As Thucydides (1976, 49) examined the conflict, he noted, “what made war inevitable was the growth of Athenian power and the fear which this caused in Sparta”. The important parts of this statement for threat perception is the identification of an opposing power and the emotional response this caused. Sparta perceived an increasing threat from Athens, whether correct or not, and responded with an action they deemed appropriate. In a more recent analysis, Allison (2017) examined the “Thucydides Trap” emerging between China and the United States. His analysis substitutes China for Athens and the United States for Sparta in the quote from Thucydides regarding the increase in the probability of war between a rising power and its rival. Overall, Thucydides introduced an aspect of decision-making that was previously not widely considered in terms of the study of war.
The next early study of threat perception comes from Machiavelli and his work, The Prince. Throughout his work, Machiavelli stresses the importance of material factors, such as wealth and military strength, in assessing the strength of a country. By this standard, a leader must always be aware of situations that may threaten his or her own wealth, military strength, or interests. Additionally, he argues that leaders should always be prepared for war and pursue any opportunity that may bring monetary gains (Machiavelli 1532/1981). Machiavelli stressed the importance of objective factors and was primarily concerned with preserving and increasing a state’s power at any cost.
The first major work in the study of threat perception in the modern era was done by Singer (1958). In his work, Singer examined the ways in which certain actions can be seen as threatening to other countries. By looking at several case studies, Singer was able to identify a working formula for threat perception as the product of estimated capability and estimated intent. While the first part of the formula is objective, the second part relies on how an action will be perceived. This perception mainly relies on image theory (Boulding 1956) as a military move by an ally may be seen as mutual defense, while a similar military move by an enemy may be seen as an indication for an upcoming attack. Although there were some limitations as his study relied on case studies, Singer’s study was important in creating and continuing the conversation about threat perception and war. He was also responsible for the subsequent creation of the Correlates of War (COW) project, which is still the main dataset for analyzing the origins of war in the post-1814 international system (Singer 1972).
Pruitt (1965) focused his study of threat perception on the initial “predispositions” that a leader may hold of another country. From these predispositions, leaders are able to understand the actions of another more clearly. From there, Pruitt argues that there is “evidence of intent” that can be studied in order to understand threat perception more clearly. The “evidence of intent” involves capability (amount of arms that a state may possess), actions, statements, and conditions faced by other nations (Pruitt 1965). Though this provides an expanded view of Singer’s focus on threat perception, it still has the problem of actually identifying the process of what causes a leader to experience threat perception.

## Data excerpts:
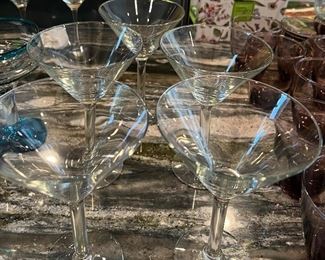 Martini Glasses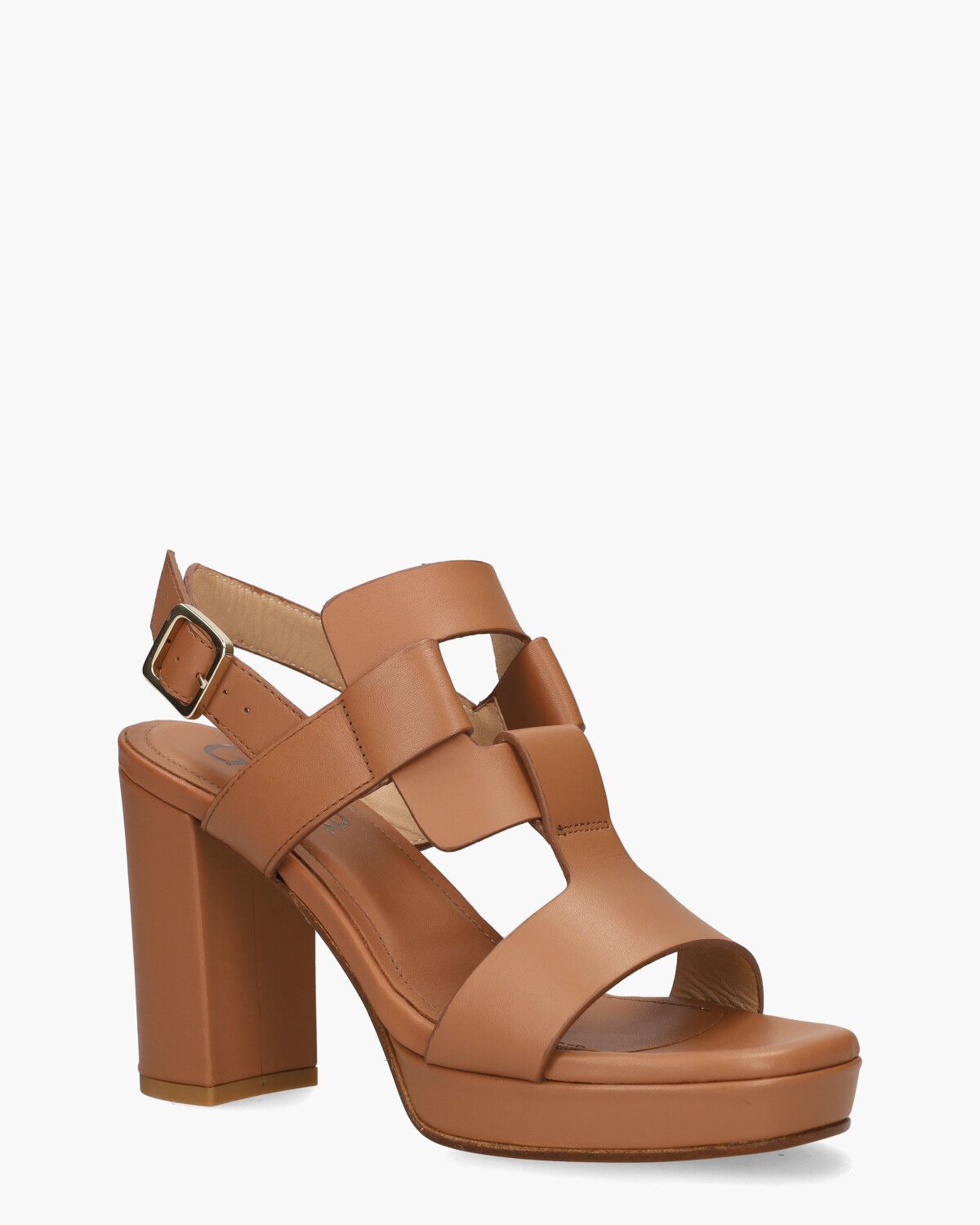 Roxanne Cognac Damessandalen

--

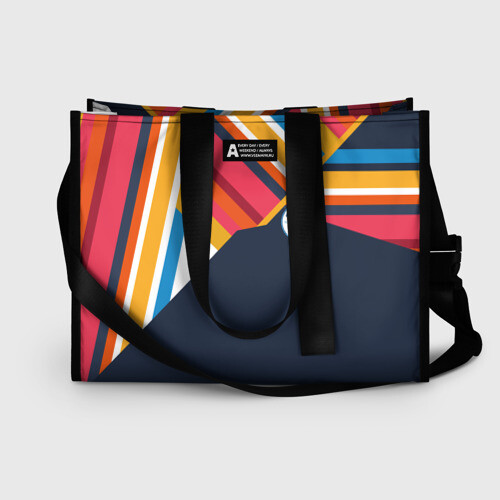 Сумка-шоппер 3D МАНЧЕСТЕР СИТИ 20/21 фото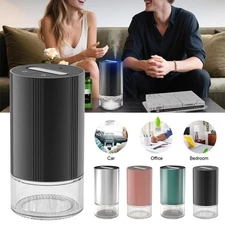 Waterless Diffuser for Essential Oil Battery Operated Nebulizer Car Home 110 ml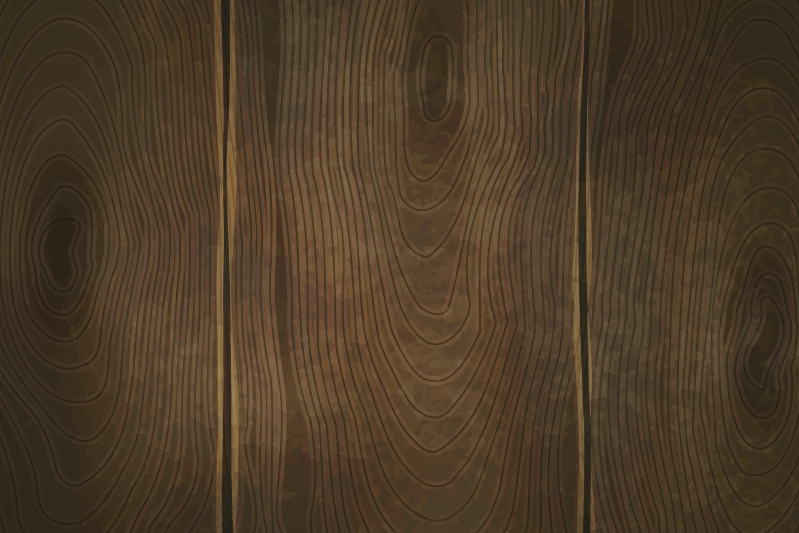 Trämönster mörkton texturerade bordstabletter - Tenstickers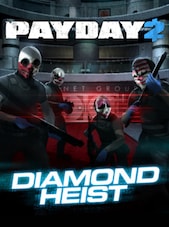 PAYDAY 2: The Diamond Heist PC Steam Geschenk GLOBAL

## Work instructions:
Pick up the passage on threat perception after its last sentence and write the next paragraph. The lines come from a different source than the passage on threat perception.

## Expected answer:
Cohen (1978, 1979) argues that threat perception is a two-step process consisting of observation and appraisal. The first step is objective and involves the basic components of the action that has just happened. The second part is the subject meaning that is added to the news that informs a person of the intent of the action. The important addition to this understanding of threat perception is that it introduces the presence of active thought within a person (Cohen 1978, 1979). However, this study focuses more on defining actions that can be seen as threatening cues rather than the internal processes of a person’s perception. Put another way, the units of measure are actions rather than psychological concepts. This gap was fulfilled by Jervis (1976) who reviewed the psychological literature to identify various information-processing mechanisms identified by psychologists that generate misperceptions, such as environmental stressors, motivated biases, and cognitive heuristics.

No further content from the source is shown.